In the case of Avastin, the NYT reports that the higher doses for the new uses don't materially increase production costs, so the pricing is nearly pure profit for Genentech/Roche. On the economics, you'd need to be careful that the $5K represented the marginal cost of the dose of the drug in production, and not a price that makes a contribution to R&D costs, corporate overheads and profits, etc.

While I would argue that their pricing model is legal but unethical, it's unquestionable that it results in inefficiencies given the existence of the drug. (As you might have noted, I did not deny the need to cover costs.)

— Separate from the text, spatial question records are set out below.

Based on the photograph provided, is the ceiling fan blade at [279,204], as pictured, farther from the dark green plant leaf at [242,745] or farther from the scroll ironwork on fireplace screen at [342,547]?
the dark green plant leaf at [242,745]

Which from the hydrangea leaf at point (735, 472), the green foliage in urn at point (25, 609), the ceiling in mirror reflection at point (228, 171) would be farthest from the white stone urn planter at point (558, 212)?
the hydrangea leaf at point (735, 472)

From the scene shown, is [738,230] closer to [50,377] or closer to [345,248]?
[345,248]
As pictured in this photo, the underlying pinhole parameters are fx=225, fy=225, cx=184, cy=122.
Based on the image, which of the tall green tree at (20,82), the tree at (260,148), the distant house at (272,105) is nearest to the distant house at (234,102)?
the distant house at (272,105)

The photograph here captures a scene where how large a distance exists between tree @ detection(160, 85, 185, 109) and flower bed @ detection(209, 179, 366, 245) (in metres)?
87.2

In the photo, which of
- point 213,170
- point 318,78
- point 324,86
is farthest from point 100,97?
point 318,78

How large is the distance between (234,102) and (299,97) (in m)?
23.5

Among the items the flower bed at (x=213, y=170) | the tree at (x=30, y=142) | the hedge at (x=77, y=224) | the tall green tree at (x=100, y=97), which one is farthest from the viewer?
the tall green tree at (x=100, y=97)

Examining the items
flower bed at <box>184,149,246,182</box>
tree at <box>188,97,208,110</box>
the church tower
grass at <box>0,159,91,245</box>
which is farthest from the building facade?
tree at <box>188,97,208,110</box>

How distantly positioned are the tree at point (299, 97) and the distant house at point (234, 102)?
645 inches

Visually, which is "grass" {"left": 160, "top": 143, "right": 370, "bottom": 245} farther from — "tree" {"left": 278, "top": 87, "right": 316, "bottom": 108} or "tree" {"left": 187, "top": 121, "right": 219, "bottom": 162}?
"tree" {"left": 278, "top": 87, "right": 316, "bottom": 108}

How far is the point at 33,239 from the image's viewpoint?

Dean Baker's point is that if the differences between pharma prices and costs were an explicit tax (rather than an implicit one, via the grants of patent monopolies), everyone would be hopping up and down as if on fire -- the implicit monopolist tax is that stupendous. The upshot is that you university-based researchers could be wildly inefficient with your research dollars and still potentially be cheaper than the current system.
$100,000/year is actually a good value compared to previous surgical and radiological therapies (especially transplants) that had lower efficacy and higher risk.

Nationalizing research is not going to get drugs to market, only to the lab. Just because a compound works in the lab (and even in early trials), doesn't mean it can be efficiently manufactured and brought to market.

We need a system that rewards discovery and translation without the anti-competitive effects of patent protection that drive prices through the roof on an inelastic demand curve.

One way to do this is to separate research firms from manufacturing and distribution firms, and make compulsory licensing a condition of issuing the patent to the research firm. In the cases of products with incredible social benefit, the government could buy the license from the R&D firm (either on the market or by emminent domain) and then re-license it for manufacture at a lower price. Or, it could use its incredible buying power to negotiate lower prices -- as you said, the lack of purchasing power is a major failure of Part D, which replaced many state and private plans that did negotiate.
Paul: Mitigating the 'static' inefficiencies of the patent monopolies is really what I'm getting at with the reference to Dean Baker. Off the cuff, I'd certainly leave manufacturing to the private sector even with a maximalist government R&D role. ("Nationalizing" is something of a misnomer, since you couldn't really prevent firms from doing their own research.)

I think there's merit the compulsory licensing idea and, of course, allowing all buyers to use such purchasing power as they have.